Even with the next generation supercomputers that will be used for DESI, the ability of the Nyx code to get the most out of the hardware will be crucial to perform accurate simulations to verify the results. Postdoctoral researcher Jean Sexton has spent much of the past year ensuring Nyx will continue to be on the cutting edge of technology and ready to tackle the next round of problems.

“If you don’t have good efficiency, scalability, and physical accuracy, you won’t be able to produce the simulations needed to get an accurate representation of the data,” Lukic said. “You won’t be able to extract scientific conclusions from future sky surveys. “

Nyx is also expected, literally, to be at the forefront of the Berkeley lab’s last supercomputer, Perlmutter, which will be located at the National Center for Scientific Computing for Energy Research (NERSC). When unveiled this year, Perlmutter will feature artwork generated by a Nyx simulation illustrating the filaments that connect large clusters of galaxies. Nyx code will also likely be important inside Perlmutter and other next-gen supercomputers, including those in the exascale.

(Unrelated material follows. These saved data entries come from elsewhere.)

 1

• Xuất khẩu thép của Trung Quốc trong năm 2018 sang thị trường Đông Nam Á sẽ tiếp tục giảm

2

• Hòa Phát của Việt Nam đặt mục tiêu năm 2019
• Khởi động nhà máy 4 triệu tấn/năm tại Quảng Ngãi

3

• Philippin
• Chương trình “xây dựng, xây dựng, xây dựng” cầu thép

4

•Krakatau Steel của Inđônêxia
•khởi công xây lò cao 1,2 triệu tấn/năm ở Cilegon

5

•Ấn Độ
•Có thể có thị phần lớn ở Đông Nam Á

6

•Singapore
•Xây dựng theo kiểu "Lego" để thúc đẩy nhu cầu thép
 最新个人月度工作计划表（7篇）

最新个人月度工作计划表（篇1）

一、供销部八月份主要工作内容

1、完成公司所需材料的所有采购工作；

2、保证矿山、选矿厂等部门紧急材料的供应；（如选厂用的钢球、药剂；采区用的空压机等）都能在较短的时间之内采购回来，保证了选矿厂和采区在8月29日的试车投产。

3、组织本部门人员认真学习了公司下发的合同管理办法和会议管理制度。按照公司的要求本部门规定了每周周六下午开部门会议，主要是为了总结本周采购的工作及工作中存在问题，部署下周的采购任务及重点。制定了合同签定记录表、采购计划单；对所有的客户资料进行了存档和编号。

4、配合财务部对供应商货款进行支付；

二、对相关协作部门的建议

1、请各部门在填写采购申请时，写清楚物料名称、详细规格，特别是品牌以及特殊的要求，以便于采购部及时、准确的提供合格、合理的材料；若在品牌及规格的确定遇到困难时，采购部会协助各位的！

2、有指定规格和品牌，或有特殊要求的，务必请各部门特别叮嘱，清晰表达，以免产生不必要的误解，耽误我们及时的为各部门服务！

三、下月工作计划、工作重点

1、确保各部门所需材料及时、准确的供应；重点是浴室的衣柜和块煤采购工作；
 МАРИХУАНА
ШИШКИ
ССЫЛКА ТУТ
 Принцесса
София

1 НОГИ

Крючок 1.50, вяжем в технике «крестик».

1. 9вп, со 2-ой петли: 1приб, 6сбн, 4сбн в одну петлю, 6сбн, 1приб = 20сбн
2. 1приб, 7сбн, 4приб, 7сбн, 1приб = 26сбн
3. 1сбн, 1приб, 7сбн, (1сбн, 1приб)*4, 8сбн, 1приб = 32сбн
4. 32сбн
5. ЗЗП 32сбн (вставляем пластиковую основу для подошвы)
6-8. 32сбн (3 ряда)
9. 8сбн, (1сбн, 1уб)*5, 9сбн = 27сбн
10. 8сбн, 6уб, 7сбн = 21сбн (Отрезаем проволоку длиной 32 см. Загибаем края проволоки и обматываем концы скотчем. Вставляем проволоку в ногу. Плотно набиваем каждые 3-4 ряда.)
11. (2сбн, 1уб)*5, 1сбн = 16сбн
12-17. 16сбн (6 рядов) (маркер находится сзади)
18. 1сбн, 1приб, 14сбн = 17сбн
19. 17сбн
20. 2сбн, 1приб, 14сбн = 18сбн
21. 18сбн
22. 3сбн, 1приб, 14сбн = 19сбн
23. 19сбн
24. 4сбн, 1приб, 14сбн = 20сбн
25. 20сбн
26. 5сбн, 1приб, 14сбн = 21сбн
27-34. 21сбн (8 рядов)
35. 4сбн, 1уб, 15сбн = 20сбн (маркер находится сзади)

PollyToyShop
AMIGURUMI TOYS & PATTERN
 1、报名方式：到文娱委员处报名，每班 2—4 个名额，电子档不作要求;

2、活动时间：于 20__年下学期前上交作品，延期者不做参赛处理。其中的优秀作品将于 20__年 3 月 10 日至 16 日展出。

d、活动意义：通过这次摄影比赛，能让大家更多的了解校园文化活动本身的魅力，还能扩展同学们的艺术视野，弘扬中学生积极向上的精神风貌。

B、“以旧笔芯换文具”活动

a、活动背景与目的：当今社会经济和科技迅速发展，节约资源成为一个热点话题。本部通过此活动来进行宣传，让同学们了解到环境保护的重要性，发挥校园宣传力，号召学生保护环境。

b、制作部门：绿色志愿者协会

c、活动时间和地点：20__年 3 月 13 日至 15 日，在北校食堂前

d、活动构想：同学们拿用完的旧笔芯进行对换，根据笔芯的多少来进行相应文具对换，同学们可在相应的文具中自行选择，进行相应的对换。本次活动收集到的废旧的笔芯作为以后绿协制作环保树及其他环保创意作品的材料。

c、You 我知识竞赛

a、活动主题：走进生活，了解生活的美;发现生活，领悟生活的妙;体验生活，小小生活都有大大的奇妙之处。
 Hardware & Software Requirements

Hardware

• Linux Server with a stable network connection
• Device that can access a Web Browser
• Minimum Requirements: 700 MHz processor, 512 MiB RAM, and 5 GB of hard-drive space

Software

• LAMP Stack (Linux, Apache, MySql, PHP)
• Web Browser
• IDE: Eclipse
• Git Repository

Ultimately, Nyx will remain a shining example of how Berkeley Lab is able to develop a project from its inception, through the LDRD program, into DOE funding, and finally to release it for the wider scientific community. In the space of 10 years, the Nyx code has grown from a conversation between laboratory staff members to a mainstay in the field of cosmology and a key part of the next generation of high performance computing and computing systems. research on how the universe works. For Almgren, who was there from the start, Nyx underlines one of the Lab’s greatest strengths.

“I think that’s one of the things the lab does well – it allows people to do collaborations that advance science much more effectively,” she said.

The NERSC is a user facility of the United States Department of Energy.